[cgl_discussion] PoC 6/2/5/03 Meeting Minutes

Steven Dake sdake at mvista.com
Wed Jun 25 12:08:35 PDT 2003

Patrick Mochel wrote:

>>Status of SDE
>>Project progressing.  Discussion about parent needed from scsi device
>>to scsi host to pci device.  parent's needed for all devices, not just
>>SCSI devices.  MontaVista working on attributes for this kind of
>I'm not sure I understand this issue about parenting. 
>For device naming, the physical location of a device is irrelevant,
>especially since it can change. The things you're likely to care about are
>what type of device it is (e.g.  disk, mouse, etc) and what instance it
>is. IOW, you care about the class information for the device.
It is true that one level of parenting is not particularly useful. It is 
desireable to know, however, that a scsi disk is connected to a 
particular fibre channel adaptor, and that fibre channel adaptor has a 
host IEEE ID which is unique (even if positions change). It is also 
desireable to know that a cdrom is attached to a USB device instead of a 
SCSI device for the execution of policy methods.

The real value of parenting is determination of the complete device 
path. As an example, consider a SCSI disk behind behind a scsi PCI 
device, behind a PCI bridge, behind the host PCI bridge.
By walking backwards from device to device a complete slot path address 
is built. The path
from above would be:

host bridge name -> bridge (dev, func) -> SCSI HBA (dev, func) -> SCSI 
disk (disciminator)

The paths are absolute references and may be used to infer information 
that is valuable to some.

With an absolute reference for the adapter "owning" a device it become 
possible to handle important issues in system configuration for 
"desktops" and hot swap situations. The key points are:


It becomes possible to have a "hardware map" for a particular system. 
User space policies can then insure that eth1 is always eth1 even if it 
is the only interface that comes up.

An administrator can obtain the map from a vendor or build one.
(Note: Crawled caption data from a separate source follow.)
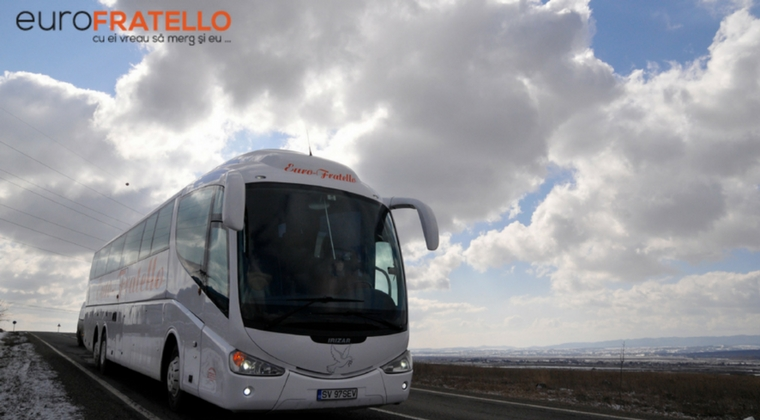 (P) Top 3 lucruri de stiut in alegerea companiei de transport potrivite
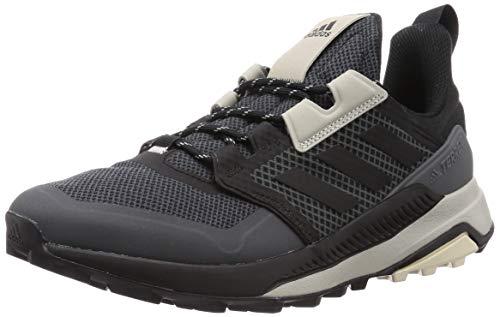 adidas Terrex Trailmaker, Scarpe da Trekking Uomo, Negbás/Negbás/Alumin, 42 EU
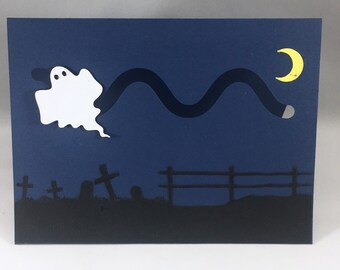 Halloween Flying Ghost Pop Up Card with Motion ~ 3D Spooky Funny Halloween Greeting Card ~ Kids Trick or Treat Cards ~ Scary Paper Art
Now 
there is a "keep this device known as this damn it" capability. This is 
really useful in some hot swap system and to desktops as well.
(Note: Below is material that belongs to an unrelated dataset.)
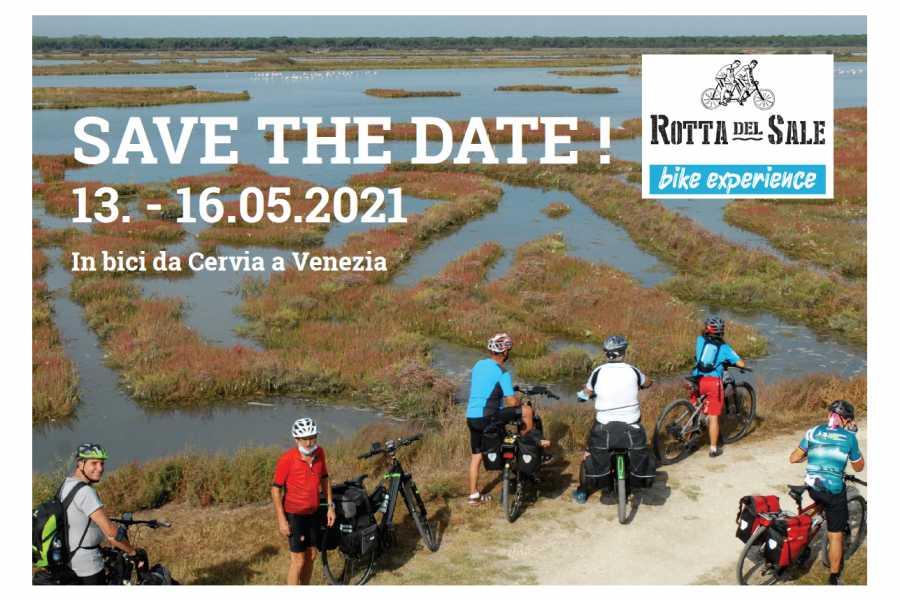 Cervia Turismo Rotta del Sale Bike EXPERIENCE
It becomes possible to create policies for siutations that are important 
to some. However only those who care need to deal with it. One can 
detect that a device has been relocated (and the policy can decide this) 
or replaced (different disk, same location so the system name can remain 
the same across reboots - a disk is named once and its name sticks with 
it for the "life" of the system.

In a Telco setting it is also possible to test for plugging in a device 
where it isn't supposed to be and notify an administrator to deal with it.
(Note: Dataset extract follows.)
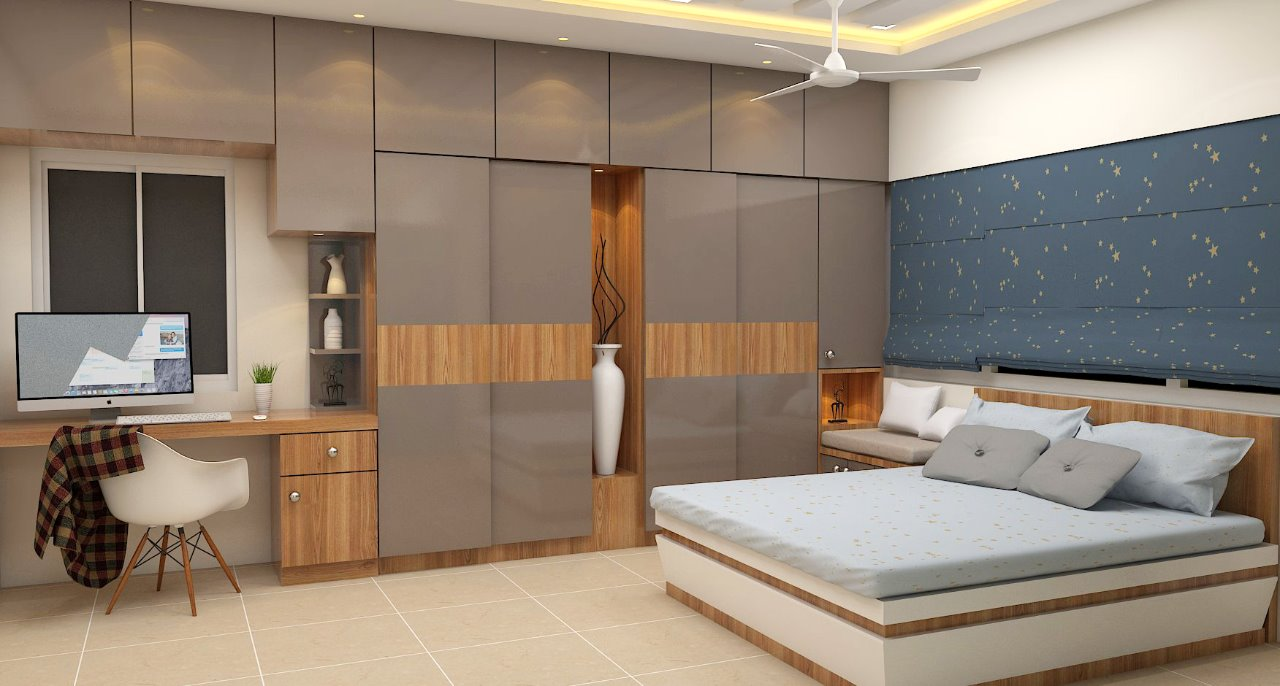 Interior Designers In Chanda Nagar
The device path is device independent and can be used with hot swap 
controllers too, not just the devices that hang off of controllers. In a 
system slots the wiring to the slots is fixed and now this can be used 
to deal with hot plug issues - Hey! The MAC address of the ethernet 
controller in slot 5 has changed; the controller must have been replaced 
so the policy will keep the system name the same.

>For persistant device naming, you're also going to need some sort of
>unique identifier for the device, which should be exported via an
>attribute in the device's directory. Determining a consistent ID format is 
>tricky; it must be simple and make sense across different bus and class 
A consistent identifier that is atleast unique per class would be 
extremely helpful, but even without this information, user components 
could obtain unique identifier information based upon other attributes 
for the device. As an example, the host/bus/channel/lun of a SCSI device 
could be used to issue a mode page 83 read to retrieve the IEEE ID, or 
an ioctl could be issued to retrieve the MAC address of a device. So it 
may not be strictly necessary and would touch several mid-layer driver 
components to add this sort of functionality.